Bias is error from wrong assumptions — too rigid a model misses real structure in the data. Variance is error from sensitivity to the particular training sample — too flexible a model fits noise that won’t recur next time. Irreducible noise is the genuine randomness of the thing you’re predicting. In football it’s enormous: a single deflected shot decides a knockout tie. No model touches this term, which is why even the best classifier here sits near 50% accuracy. 偏差是由于错误的假设产生的误差——过于僵化的模型会错过数据中的真实结构。方差是由于对特定训练样本的敏感性产生的误差——过于灵活的模型会拟合那些下次不会再出现的噪声。不可约噪声是你所预测事物固有的随机性。在足球比赛中,这种随机性巨大:一次折射射门就能决定一场淘汰赛的胜负。没有任何模型能处理这一项,这就是为什么这里最好的分类器准确率也只在 50% 左右。

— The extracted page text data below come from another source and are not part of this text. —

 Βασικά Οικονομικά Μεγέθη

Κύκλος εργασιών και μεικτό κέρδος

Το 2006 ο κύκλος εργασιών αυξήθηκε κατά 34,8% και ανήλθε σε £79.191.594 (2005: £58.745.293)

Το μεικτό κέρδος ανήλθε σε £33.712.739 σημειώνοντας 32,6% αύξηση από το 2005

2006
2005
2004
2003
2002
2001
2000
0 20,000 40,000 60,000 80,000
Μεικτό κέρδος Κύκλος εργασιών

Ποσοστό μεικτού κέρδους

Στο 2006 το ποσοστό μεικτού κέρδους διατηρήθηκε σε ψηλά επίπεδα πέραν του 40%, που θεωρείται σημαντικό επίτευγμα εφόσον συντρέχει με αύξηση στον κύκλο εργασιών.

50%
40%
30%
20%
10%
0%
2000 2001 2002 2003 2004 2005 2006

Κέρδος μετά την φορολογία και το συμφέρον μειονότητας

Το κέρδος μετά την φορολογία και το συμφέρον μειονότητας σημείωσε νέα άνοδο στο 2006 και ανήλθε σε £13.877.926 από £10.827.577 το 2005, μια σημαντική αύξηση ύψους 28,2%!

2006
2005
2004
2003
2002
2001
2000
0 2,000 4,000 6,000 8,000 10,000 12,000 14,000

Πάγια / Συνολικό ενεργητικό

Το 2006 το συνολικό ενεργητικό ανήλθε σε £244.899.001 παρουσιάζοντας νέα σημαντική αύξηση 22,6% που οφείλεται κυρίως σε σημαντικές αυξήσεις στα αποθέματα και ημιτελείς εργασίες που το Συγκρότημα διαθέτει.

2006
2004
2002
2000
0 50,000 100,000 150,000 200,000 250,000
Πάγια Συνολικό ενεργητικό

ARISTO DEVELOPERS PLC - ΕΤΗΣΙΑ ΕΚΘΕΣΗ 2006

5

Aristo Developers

The whole game is the trade between the first two. High-capacity models, such as boosted trees or neural nets, buy low bias by being flexible enough to bend to almost any shape in the data. The bill for that flexibility is variance, and it only comes due when you don’t have enough data to pin the model down. And that’s exactly our situation. 整个博弈的核心就在于前两者之间的权衡。高容量模型(如提升树或神经网络)通过足够的灵活性来拟合数据中的几乎任何形状,从而获得低偏差。这种灵活性的代价是方差,而当你没有足够的数据来约束模型时,这个代价就会显现出来。这正是我们目前的情况。

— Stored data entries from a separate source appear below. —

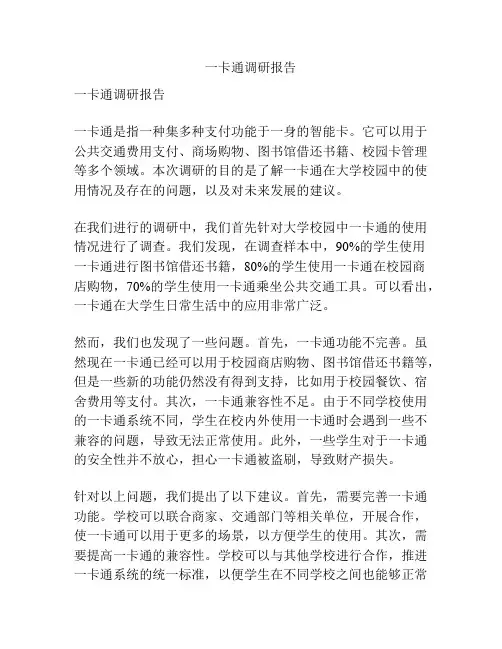 一卡通调研报告

一卡通调研报告

一卡通是指一种集多种支付功能于一身的智能卡。它可以用于公共交通费用支付、商场购物、图书馆借还书籍、校园卡管理等多个领域。本次调研的目的是了解一卡通在大学校园中的使用情况及存在的问题，以及对未来发展的建议。

在我们进行的调研中，我们首先针对大学校园中一卡通的使用情况进行了调查。我们发现，在调查样本中，90%的学生使用一卡通进行图书馆借还书籍，80%的学生使用一卡通在校园商店购物，70%的学生使用一卡通乘坐公共交通工具。可以看出，一卡通在大学生日常生活中的应用非常广泛。

然而，我们也发现了一些问题。首先，一卡通功能不完善。虽然现在一卡通已经可以用于校园商店购物、图书馆借还书籍等，但是一些新的功能仍然没有得到支持，比如用于校园餐饮、宿舍费用等支付。其次，一卡通兼容性不足。由于不同学校使用的一卡通系统不同，学生在校内外使用一卡通时会遇到一些不兼容的问题，导致无法正常使用。此外，一些学生对于一卡通的安全性并不放心，担心一卡通被盗刷，导致财产损失。

针对以上问题，我们提出了以下建议。首先，需要完善一卡通功能。学校可以联合商家、交通部门等相关单位，开展合作，使一卡通可以用于更多的场景，以方便学生的使用。其次，需要提高一卡通的兼容性。学校可以与其他学校进行合作，推进一卡通系统的统一标准，以便学生在不同学校之间也能够正常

With 358 examples split across a three-way target, you have roughly 120 matches per class. An XGBoost ensemble, meanwhile, has thousands of effective parameters spread across its trees. There simply isn’t enough signal to discipline all of them, so they latch onto quirks that happen to appear in one cross-validation fold and vanish in the next. That’s textbook overfitting. 在 358 个样本分布在三个目标类别的情况下,每个类别大约只有 120 场比赛。与此同时,XGBoost 集成模型在树中拥有数千个有效参数。根本没有足够的信号来约束所有这些参数,因此它们会抓住那些恰好出现在某一个交叉验证折叠中、而在下一个折叠中又消失的“怪癖”。这就是教科书式的过拟合。